Skin fibrosis, internal organ involvement and auto antibodies in systemic sclerosis: longitudinal development and impact on survival

Systemic sclerosis (SSc) is a connective tissue disease with a highly variable prognosis. Since new treatment strategies are emerging, there is a need for prognostic markers in order to help allocate patients to the optimal treatment. When comparison is made to the general population, there is an increased mortality rate in this study, both in the series as a whole and in the subgroups of men and women, and of the diffuse and limited skin involvement variations of the disease. Five- and 10-year survival rates are 86% and 69% respectively. There is a need for early detection, since pulmonary complications, related either to interstitial or vascular lung disease, account for half of the deaths. Treating patients suffering interstitial lung disease with cyclophosphamide did not increase the risk of developing malignancies. Auto antibodies serve as valuable indicators in predicting organ involvement and death.

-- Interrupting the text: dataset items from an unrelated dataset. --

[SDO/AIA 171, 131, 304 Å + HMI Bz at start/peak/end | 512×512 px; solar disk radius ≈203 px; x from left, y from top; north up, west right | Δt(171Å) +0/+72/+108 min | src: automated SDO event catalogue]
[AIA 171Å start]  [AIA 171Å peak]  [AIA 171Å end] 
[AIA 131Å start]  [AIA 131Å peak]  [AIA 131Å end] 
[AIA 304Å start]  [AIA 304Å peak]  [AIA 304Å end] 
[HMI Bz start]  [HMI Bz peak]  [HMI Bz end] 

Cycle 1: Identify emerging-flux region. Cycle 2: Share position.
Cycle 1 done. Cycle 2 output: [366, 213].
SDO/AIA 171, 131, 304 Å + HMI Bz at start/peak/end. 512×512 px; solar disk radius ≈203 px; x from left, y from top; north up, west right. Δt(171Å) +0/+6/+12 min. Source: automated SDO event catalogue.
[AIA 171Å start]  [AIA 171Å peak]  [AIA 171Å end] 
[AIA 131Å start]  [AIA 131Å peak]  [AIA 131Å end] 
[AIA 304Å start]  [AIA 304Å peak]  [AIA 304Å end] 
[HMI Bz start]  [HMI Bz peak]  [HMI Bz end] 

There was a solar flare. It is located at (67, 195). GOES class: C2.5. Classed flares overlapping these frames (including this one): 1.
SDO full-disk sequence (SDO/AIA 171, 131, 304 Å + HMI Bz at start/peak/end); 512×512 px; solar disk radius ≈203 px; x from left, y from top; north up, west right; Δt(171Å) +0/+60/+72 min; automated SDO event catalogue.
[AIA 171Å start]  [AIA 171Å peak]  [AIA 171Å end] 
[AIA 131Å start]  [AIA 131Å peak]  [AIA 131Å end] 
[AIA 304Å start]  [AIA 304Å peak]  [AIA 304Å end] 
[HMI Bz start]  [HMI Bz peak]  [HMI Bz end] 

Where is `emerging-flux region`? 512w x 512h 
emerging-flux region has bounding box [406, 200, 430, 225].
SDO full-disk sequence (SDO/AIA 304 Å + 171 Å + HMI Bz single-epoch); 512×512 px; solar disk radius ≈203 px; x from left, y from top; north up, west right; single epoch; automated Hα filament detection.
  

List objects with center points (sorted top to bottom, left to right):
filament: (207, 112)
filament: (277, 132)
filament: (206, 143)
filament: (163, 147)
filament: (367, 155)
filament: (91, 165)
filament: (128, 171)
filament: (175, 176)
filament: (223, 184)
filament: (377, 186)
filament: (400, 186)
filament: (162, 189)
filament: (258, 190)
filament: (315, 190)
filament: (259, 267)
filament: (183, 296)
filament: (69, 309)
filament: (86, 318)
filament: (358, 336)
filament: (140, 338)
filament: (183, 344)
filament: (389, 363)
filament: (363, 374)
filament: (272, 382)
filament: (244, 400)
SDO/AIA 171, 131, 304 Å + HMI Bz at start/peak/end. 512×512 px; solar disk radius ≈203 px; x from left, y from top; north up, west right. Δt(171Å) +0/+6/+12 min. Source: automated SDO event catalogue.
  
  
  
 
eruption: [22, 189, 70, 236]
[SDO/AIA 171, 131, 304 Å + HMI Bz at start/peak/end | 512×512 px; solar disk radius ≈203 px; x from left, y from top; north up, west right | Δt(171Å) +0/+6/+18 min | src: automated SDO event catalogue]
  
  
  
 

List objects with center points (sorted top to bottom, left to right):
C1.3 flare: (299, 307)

A nucleolar immunofluorescence pattern, anti histone antibodies, male gender, diffuse skin involvement, and the involvement of the kidneys, the heart or the interstitial or vascular involvement of the lungs, are all associated with an increased risk of death. High fibroblast production of versican and biglycan in cell culture are associated with increasing skin echogenicity, when measured by high-frequency (20 MHz) ultrasound, and may predict a more progressive skin involvement. Biglycan production was greater in the earlier stages of the disease and may be involved in the initial steps of the fibrotic process. Pulmonary arterial hypertension, when measured by Doppler echocardiography, is common and progressive in SSc. Age and the presence of interstitial lung disease increase the risk of developing pulmonary arterial hypertension.